Se non condividiamo la franchezza di Paolo, può essere che il motivo sia la nostra ignoranza della grandezza e certezza delle promesse del nuovo patto che giungono a compimento nel nostro tempo, il ministero dello Spirito. O forse abbiamo conosciuto queste cose, ma abbiamo resistito a riporvi le nostre speranze poiché ci fanno sentire troppo piccoli e umili.

La questione dell'orgoglio è strettamente correlata a quella della speranza e franchezza. Spunta quando ci poniamo due ultime domande.

1. Qualcuno potrebbe chiedere: non vi sono persone franche che non abbiano la speranza? Non vi sono scalatori di montagne che rischino la propria vita su per pendii rocciosi, non perché sanno che la vetta è garantita, ma perché non lo è e loro vogliono farcela? Non è più ammirevole dell'essere coraggiosi sapendo che c'è qualcuno in cima a tenere le corde?

2. E la seconda domanda è: come agire perché la franchezza non si trasformi in insolenza e vanagloria?

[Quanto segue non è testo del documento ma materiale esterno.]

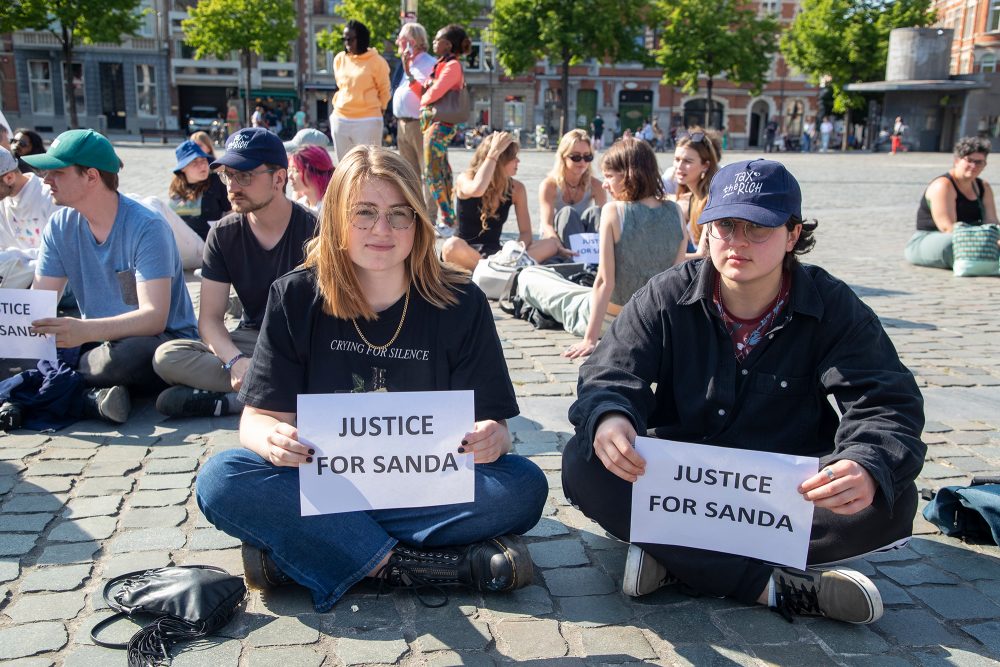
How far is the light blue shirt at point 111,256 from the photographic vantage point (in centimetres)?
455

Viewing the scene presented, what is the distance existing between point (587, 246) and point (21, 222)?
4148mm

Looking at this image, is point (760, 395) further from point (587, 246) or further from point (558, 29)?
point (558, 29)

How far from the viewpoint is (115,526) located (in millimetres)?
3334

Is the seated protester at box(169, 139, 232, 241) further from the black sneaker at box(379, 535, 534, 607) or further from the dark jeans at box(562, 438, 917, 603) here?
the dark jeans at box(562, 438, 917, 603)

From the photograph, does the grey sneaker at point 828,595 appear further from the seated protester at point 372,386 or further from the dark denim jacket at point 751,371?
the seated protester at point 372,386

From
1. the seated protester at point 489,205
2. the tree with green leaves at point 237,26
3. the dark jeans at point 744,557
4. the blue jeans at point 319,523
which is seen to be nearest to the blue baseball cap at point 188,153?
the seated protester at point 489,205

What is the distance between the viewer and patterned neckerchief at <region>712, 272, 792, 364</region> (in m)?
2.92

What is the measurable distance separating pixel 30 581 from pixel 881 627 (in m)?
2.66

In realtà, c'è una sola risposta a entrambe le domande. La risposta alla prima è: sì, è più ammirevole prendere rischi temerari senza che vi sia un uomo forte a tenerci saldamente sulla cima della roccia, SE il vostro scopo è quello di essere ammirati. Ma se invece è quello di scalare per gioire e mostrare la forza e l'abilità dell'uomo forte sulla cima, allora vi muoverete precisamente con gesti pericolosi di amore e giustizia perché saprete che renderanno più grande la sua fedeltà e il suo potere, non il vostro eroismo.

E ciò vale anche per la seconda domanda: come agire perché la franchezza non si trasformi in insolenza e vanagloria? Risposta: soltanto gettandovi nell'abisso in cui vostro Padre ha promesso di prendervi qualsiasi cosa accada.

Dal momento che nutriamo tale speranza, e SOLO perché nutriamo tale speranza, possiamo e dobbiamo essere franchi, senza paura nella giustizia, senza vergogna del vangelo e onesti in tutto quel che diciamo. Possa Dio agire dentro di noi secondo le promesse del suo nuovo patto.